▶ **GIVEN INSTRUCTION**:
Report every line of the data below that contains the word "this".

──────── TASK INPUTS ────────

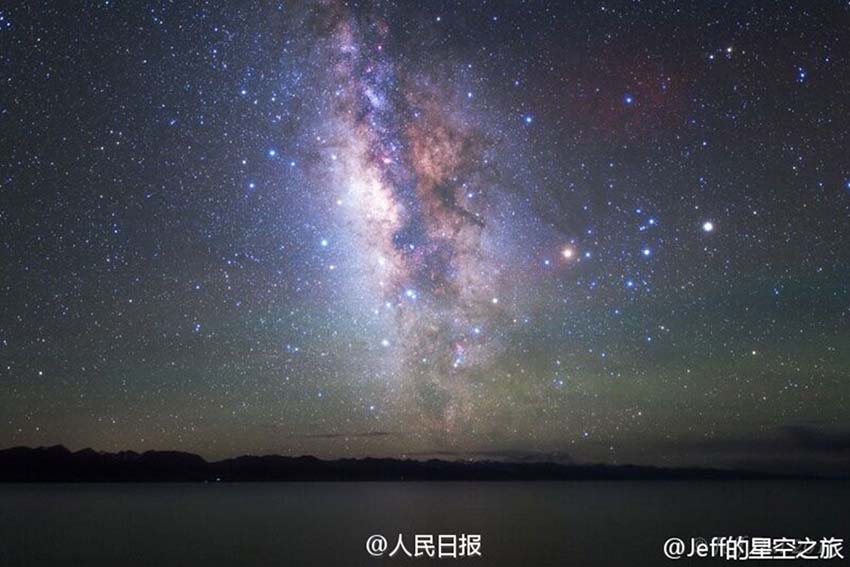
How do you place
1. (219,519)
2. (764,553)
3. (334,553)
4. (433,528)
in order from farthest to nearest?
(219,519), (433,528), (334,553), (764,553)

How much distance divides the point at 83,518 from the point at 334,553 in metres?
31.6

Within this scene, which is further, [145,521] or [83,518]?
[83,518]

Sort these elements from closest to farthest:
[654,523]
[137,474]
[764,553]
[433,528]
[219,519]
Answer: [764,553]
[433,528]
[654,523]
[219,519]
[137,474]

────────
──────── TASK INPUTS ────────

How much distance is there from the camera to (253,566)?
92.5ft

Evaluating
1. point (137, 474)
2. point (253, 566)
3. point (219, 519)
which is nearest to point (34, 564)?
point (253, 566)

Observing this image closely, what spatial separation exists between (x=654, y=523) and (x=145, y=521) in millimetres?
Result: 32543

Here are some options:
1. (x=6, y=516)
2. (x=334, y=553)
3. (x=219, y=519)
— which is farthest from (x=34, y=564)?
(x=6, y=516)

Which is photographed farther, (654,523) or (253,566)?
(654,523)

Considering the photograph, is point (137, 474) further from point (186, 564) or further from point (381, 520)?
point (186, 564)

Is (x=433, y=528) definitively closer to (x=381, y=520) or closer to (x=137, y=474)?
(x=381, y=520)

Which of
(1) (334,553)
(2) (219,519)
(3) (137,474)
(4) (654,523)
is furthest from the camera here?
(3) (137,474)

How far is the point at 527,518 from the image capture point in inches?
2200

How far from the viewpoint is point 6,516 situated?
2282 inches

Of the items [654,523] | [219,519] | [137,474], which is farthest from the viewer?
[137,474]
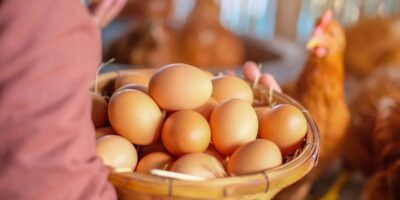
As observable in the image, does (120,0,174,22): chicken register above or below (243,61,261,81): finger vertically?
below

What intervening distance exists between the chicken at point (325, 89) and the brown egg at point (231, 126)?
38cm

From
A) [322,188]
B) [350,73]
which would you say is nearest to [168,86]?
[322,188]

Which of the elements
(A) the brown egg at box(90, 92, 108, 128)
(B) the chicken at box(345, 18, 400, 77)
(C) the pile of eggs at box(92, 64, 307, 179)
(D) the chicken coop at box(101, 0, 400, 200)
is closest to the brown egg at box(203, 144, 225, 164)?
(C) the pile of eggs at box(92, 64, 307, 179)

────────
──────── TASK INPUTS ────────

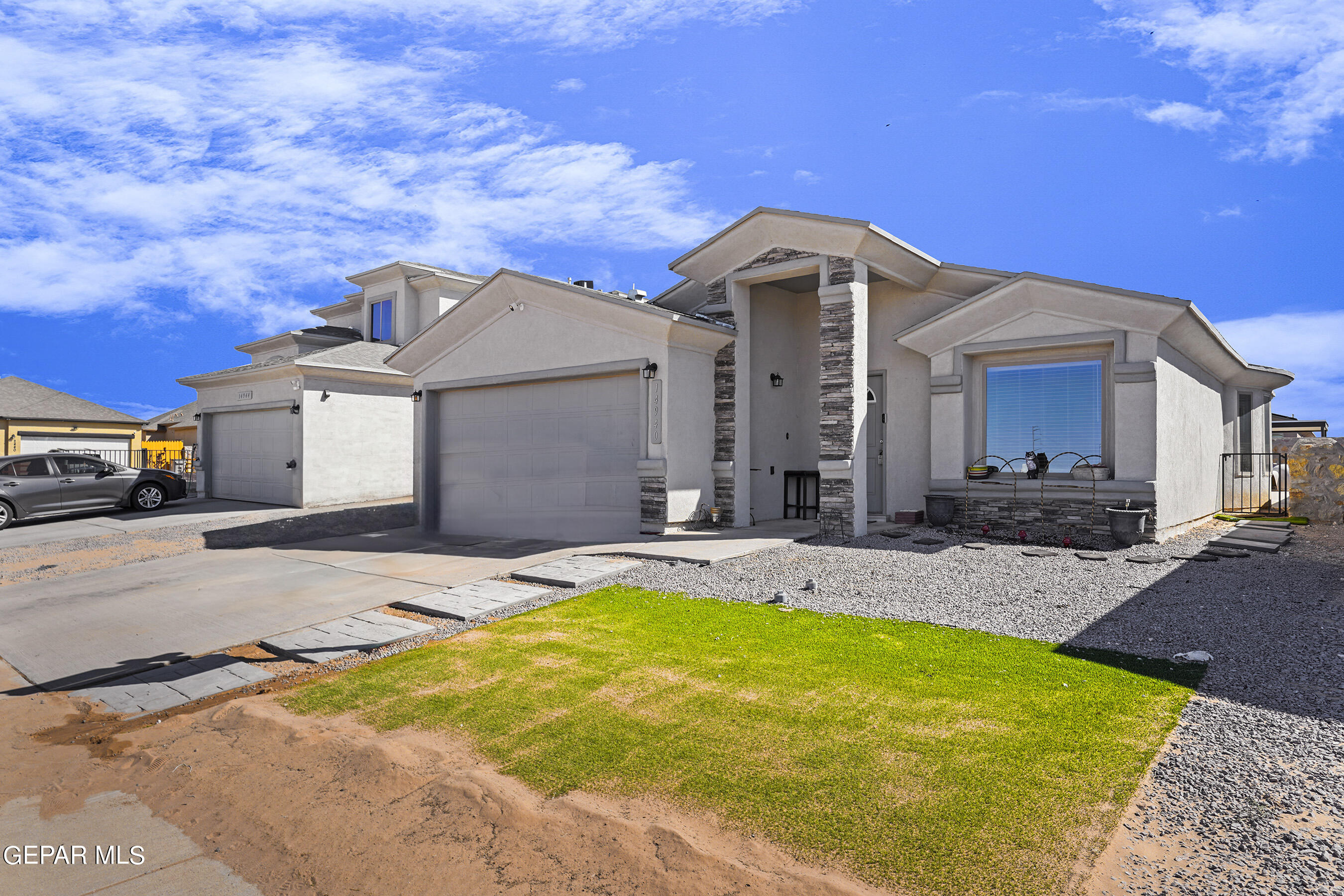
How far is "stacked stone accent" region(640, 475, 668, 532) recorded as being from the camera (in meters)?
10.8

────────

▶ **THE SOLUTION**:
Within this scene, which is further, [145,521] or [83,518]?
Observing this image closely, what spatial separation exists between (x=654, y=523) and (x=145, y=521) in millimetres?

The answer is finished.